Among the first items addressed at a June 19 business session was the appointment of a vice chancellor for the province to assist safeguarding. Sexual abuse reporting and disciplinary canons have been a continued point of discussion within the ACNA. Bishop Stewart Ruch of the Diocese of the Upper Midwest has faced allegations of mishandling abuse.

 

This year the denomination implemented requirements for every diocese to have a protection policy for children and adults in place and published by the end of June and at least two reports receivers in place by the end of this year, neither of which can be a diocesan chancellor with conflicting legal responsibility.

 

“We have 91 percent of our dioceses reporting progress toward these improvements, and we will continue to support these efforts to ensure 100 percent of our dioceses meet these standards by the end of December,” Wood said in his address to the council.

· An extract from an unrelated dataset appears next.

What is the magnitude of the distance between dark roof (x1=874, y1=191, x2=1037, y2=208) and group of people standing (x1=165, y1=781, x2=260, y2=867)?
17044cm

He cited a study, backed by the National Institutes of Health, finding that incidents of abuse in churches and schools decrease by an estimated 60 to 72 percent with improved reporting systems.

 

“I take this seriously and this is why you will hear a lot about safeguarding from me this year,” the archbishop said.

 

Among the changes ahead are a complete overhaul of the ACNA’s Title IV (disciplinary) canons.

 

“There have been structural inefficiencies baked into the system,” the Rev. Andrew Rowell, Governance Task Force chairman, told the council in outlining a case for comprehensive reform. “While the present Title IV system was designed to be flexible and simple, neither accusers nor accused trust the current system, since it lacks sufficient transparency.”

 

Rowell said proposals for a revised system will have explicit rules and powers “to establish clarity.”

 

The Task Force chairman outlined a year of review and comment beginning July 29 with the release of revised Title IV canons at a provincial town hall with Archbishop Wood and Rowell. The ACNA will release study materials, including analysis and commentary. In 2026, Provincial Council will vote on the revised canons. If the canons pass, a specially called Provincial Assembly will take them up for ratification, likely in the autumn of 2026.

 

Jeff Walton is communications director and Anglican program director for the Institute on Religion & Democracy in Washington, D.C.